Path Integral on Star Graph

TL;DR

This paper develops a new path integral formulation for a particle on a star graph, capturing boundary conditions at fixed points of boundary RG flow using a folding trick and group representations.

Contribution

It introduces a novel path integral approach that encodes boundary conditions via weight factors linked to Z_2 group representations, applicable to star graphs.

Findings

Path integral formulation correctly captures scale-invariant boundary conditions.

Weight factors are related to N-dimensional unitary representations of Z_2.

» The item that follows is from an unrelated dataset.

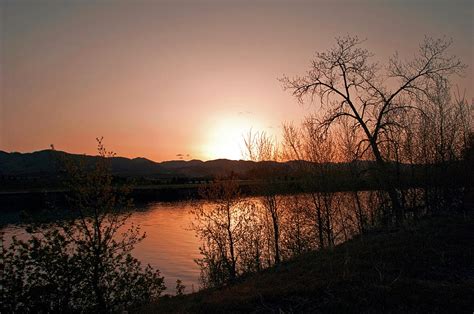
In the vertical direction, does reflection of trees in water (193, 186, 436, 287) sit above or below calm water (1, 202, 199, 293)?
above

Framework can be extended to momentum-dependent weights and worldline formalism.

Abstract

In this paper we study path integral for a single spinless particle on a star graph with N edges, whose vertex is known to be described by U(N) family of boundary conditions. After carefully studying the free particle case, both at the critical and off-critical levels, we propose a new path integral formulation that correctly captures all the scale-invariant subfamily of boundary conditions realized at fixed points of boundary renormalization group flow. Our proposal is based on the folding trick, which maps a scalar-valued wave function on star graph to an N-component vector-valued wave function on half-line. All the parameters of scale-invariant subfamily of boundary conditions are encoded into the momentum independent weight factors, which appear to be associated with the two distinct path classes on half-line that form the cyclic group Z_2. We show that, when bulk interactions are edge-independent, these weight factors are generally given by an N-dimensional unitary representation of Z_2. Generalization to momentum dependent weight factors and applications to worldline formalism are briefly discussed.